All these things must be submitted to the logic of the market, which is to say, they must be privatised. It is a matter of discrediting the idea that public institutions are of any use at all to the general population, or that any of the services provided by them should be received by people because it is their democratic right as citizens. In the place of citizens, we are given the image of ourselves as the ‘taxpayer’, which is just another name for ‘consumer’, who has to get ‘value for money’.

Now, there are other motivating factors too. The more loathsome and self-seeking politicians can be made to appear –and no doubt this appearance reflects reality in many cases-, the greater the possibilities for spreading resignation and confusion among the public. Resignation that politics –narrowly presented as representative politics, and heaven forbid that anyone should ever take to the streets- can ever bring about any kind of positive change. Confusion about who the thieves really are, and what ought to be done about them.
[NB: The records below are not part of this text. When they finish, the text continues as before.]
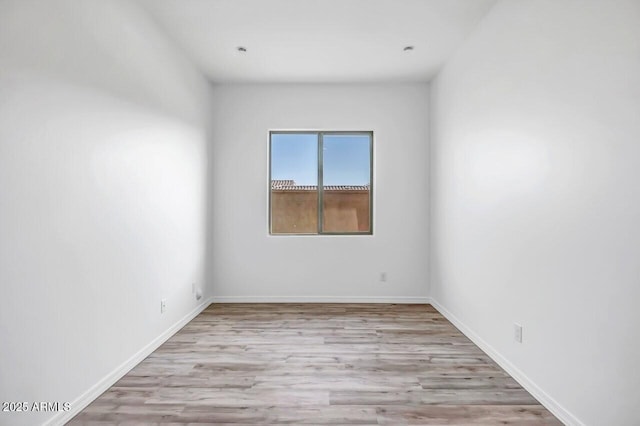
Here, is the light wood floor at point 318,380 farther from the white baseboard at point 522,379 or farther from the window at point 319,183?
the window at point 319,183

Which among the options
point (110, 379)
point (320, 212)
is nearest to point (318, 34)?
point (320, 212)

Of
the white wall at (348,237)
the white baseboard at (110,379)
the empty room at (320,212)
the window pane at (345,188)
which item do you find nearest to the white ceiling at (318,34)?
the empty room at (320,212)

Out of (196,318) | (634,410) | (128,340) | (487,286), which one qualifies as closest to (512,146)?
(487,286)

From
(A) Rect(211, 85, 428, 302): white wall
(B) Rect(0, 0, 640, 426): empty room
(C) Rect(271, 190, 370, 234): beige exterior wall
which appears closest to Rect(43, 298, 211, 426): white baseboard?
(B) Rect(0, 0, 640, 426): empty room

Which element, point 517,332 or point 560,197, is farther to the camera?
point 517,332

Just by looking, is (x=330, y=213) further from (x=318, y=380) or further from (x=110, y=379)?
(x=110, y=379)

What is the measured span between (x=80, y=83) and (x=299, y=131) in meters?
2.68

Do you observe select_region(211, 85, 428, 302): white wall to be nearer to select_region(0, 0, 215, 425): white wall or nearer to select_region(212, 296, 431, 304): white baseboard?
select_region(212, 296, 431, 304): white baseboard

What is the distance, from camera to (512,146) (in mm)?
2395

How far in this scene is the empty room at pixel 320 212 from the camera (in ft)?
5.31

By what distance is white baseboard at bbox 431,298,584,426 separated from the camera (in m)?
1.85

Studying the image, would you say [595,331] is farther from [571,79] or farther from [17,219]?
[17,219]

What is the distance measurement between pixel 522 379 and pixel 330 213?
8.92 feet

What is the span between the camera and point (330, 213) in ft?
14.7
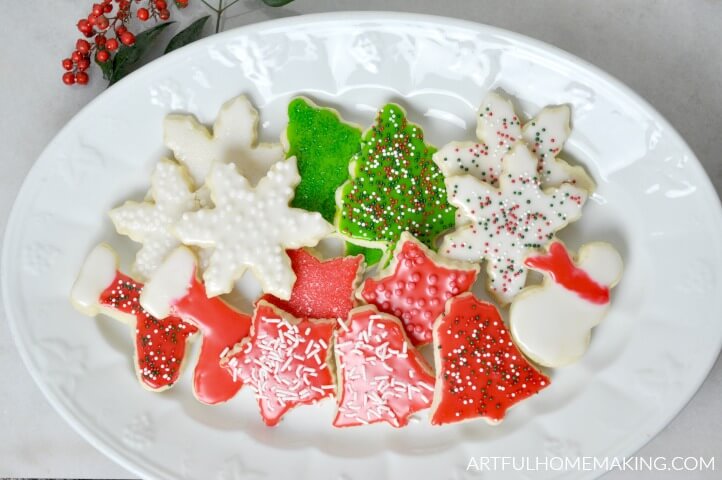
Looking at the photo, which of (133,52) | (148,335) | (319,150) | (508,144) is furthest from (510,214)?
(133,52)

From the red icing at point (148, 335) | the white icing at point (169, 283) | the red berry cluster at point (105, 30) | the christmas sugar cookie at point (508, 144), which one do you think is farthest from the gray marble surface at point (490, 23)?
the white icing at point (169, 283)

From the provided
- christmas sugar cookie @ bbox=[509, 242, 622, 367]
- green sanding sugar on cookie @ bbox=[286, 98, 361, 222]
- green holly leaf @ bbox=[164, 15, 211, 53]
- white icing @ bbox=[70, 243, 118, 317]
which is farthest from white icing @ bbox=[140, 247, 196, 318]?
christmas sugar cookie @ bbox=[509, 242, 622, 367]

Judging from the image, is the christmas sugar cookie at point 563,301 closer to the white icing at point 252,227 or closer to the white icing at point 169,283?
the white icing at point 252,227

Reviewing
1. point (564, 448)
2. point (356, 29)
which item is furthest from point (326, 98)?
point (564, 448)

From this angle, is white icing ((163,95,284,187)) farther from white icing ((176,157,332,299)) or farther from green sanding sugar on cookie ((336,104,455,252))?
green sanding sugar on cookie ((336,104,455,252))

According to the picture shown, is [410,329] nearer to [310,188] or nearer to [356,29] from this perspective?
[310,188]

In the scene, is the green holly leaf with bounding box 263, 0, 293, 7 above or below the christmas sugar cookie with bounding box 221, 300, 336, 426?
above
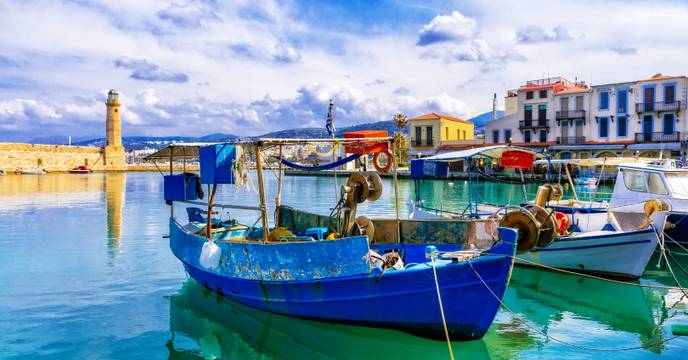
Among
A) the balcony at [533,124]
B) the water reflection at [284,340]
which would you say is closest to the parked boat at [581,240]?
the water reflection at [284,340]

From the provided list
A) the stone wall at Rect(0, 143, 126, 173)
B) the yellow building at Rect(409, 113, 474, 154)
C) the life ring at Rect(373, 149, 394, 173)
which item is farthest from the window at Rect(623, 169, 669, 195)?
the stone wall at Rect(0, 143, 126, 173)

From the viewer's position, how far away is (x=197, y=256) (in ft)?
36.8

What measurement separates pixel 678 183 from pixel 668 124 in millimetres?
37185

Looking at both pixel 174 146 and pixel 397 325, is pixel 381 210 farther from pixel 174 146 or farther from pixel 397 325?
pixel 397 325

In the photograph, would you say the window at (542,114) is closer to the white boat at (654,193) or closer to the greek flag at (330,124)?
the white boat at (654,193)

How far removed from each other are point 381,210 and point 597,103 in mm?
33235

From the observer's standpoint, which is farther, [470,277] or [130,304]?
[130,304]

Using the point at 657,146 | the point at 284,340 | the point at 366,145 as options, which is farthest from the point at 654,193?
the point at 657,146

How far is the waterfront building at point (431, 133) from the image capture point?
6388cm

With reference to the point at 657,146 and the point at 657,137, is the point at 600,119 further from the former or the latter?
the point at 657,146

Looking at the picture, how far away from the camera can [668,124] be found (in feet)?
158

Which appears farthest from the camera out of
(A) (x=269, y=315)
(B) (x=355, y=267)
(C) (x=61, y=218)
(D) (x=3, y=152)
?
(D) (x=3, y=152)

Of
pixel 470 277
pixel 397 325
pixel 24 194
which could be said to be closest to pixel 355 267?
pixel 397 325

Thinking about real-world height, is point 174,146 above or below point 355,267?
above
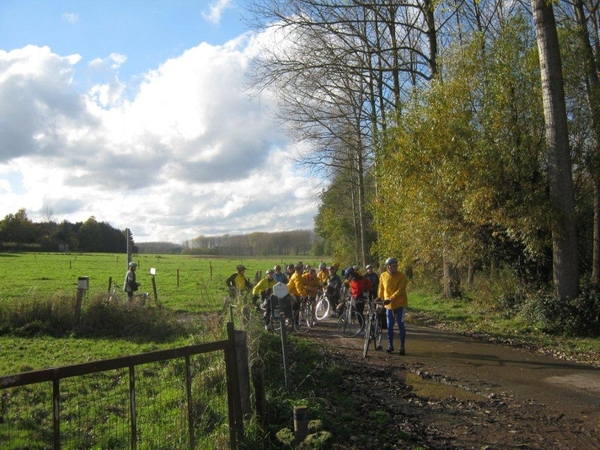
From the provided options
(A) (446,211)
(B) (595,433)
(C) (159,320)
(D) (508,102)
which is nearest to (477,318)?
(A) (446,211)

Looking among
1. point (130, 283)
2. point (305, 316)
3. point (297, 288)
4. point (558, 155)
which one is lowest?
point (305, 316)

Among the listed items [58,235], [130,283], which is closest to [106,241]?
[58,235]

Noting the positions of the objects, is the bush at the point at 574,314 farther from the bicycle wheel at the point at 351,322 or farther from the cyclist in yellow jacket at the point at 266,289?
the cyclist in yellow jacket at the point at 266,289

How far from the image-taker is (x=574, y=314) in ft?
42.0

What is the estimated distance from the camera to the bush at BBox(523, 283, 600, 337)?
495 inches

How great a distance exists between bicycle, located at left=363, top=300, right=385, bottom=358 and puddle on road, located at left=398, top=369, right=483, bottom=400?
2075 mm

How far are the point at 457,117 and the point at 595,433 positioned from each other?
35.6 feet

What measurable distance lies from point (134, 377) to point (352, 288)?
10135mm

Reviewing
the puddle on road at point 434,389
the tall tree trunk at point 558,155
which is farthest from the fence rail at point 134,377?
the tall tree trunk at point 558,155

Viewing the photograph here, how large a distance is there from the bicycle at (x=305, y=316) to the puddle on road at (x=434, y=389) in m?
6.62

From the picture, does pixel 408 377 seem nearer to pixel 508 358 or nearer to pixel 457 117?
pixel 508 358

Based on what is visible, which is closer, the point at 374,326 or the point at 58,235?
the point at 374,326

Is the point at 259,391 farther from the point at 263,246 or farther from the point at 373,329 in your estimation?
the point at 263,246

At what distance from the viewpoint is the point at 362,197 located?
31172 millimetres
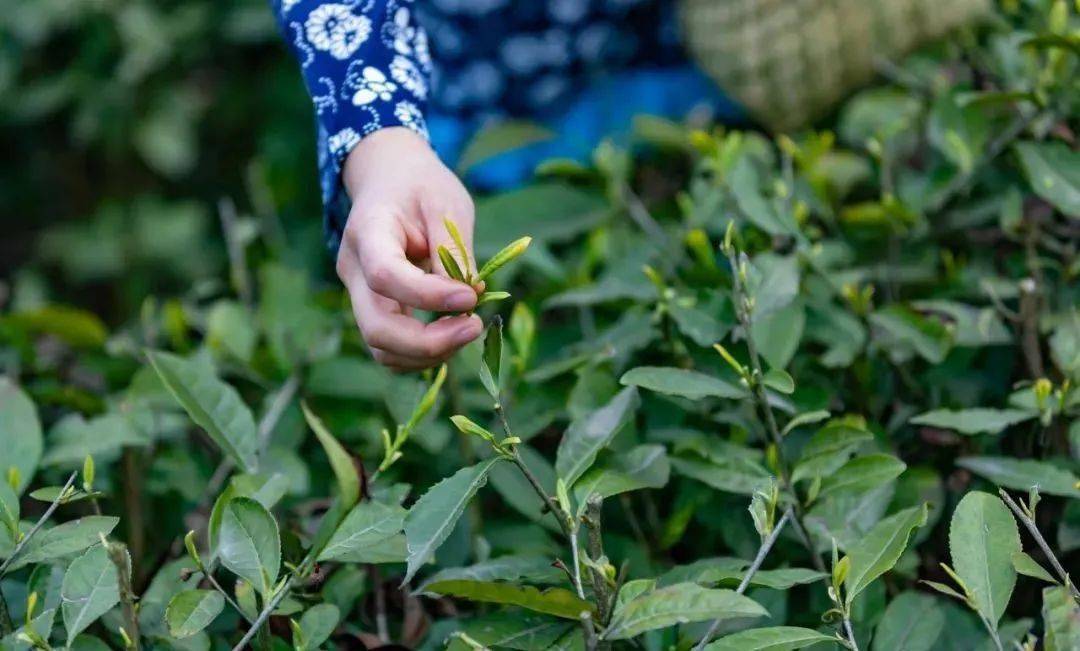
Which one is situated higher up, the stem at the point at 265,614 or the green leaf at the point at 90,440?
the stem at the point at 265,614

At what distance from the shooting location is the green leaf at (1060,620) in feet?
2.26

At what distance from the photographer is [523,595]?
719 millimetres

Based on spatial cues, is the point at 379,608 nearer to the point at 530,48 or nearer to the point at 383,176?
the point at 383,176

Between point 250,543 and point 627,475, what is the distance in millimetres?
272

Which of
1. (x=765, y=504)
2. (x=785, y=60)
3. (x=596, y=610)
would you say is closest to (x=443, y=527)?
(x=596, y=610)

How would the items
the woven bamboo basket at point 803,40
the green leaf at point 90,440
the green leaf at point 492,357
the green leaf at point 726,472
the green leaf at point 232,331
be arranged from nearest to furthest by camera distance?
the green leaf at point 492,357 < the green leaf at point 726,472 < the green leaf at point 90,440 < the green leaf at point 232,331 < the woven bamboo basket at point 803,40

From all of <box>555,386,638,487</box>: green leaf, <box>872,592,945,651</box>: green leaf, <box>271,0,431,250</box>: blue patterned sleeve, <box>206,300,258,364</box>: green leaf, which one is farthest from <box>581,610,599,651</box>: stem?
<box>206,300,258,364</box>: green leaf

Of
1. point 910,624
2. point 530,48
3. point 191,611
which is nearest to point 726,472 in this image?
point 910,624

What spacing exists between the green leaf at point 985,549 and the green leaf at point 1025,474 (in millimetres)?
69

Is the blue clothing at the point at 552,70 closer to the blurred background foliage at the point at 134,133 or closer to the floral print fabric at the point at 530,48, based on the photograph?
the floral print fabric at the point at 530,48

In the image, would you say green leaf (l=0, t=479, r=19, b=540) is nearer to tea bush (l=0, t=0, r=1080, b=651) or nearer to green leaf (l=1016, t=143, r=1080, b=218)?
tea bush (l=0, t=0, r=1080, b=651)

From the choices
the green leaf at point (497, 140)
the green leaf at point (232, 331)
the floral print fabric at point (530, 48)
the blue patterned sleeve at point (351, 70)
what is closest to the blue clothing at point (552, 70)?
the floral print fabric at point (530, 48)

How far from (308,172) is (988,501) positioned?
64.7 inches

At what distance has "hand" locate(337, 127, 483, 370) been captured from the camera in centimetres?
77
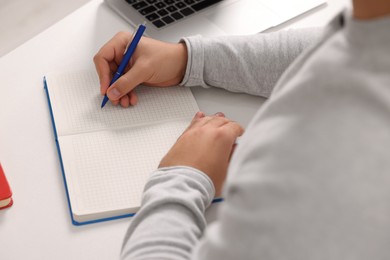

Moreover, all this politician expense-related reporting is quite cheap, since a lot of the information used is made available by the government as a service to the public.

Suffice to say, the long term effects of this will be exceedingly nasty, with the nastiest effects experienced by those at the bottom, as usual. The Irish media –including the high-minded liberal branch- is feeding a mood of anti-political resentment and despair, and all the while casting a smokescreen over who precisely is filling their boots in the process.  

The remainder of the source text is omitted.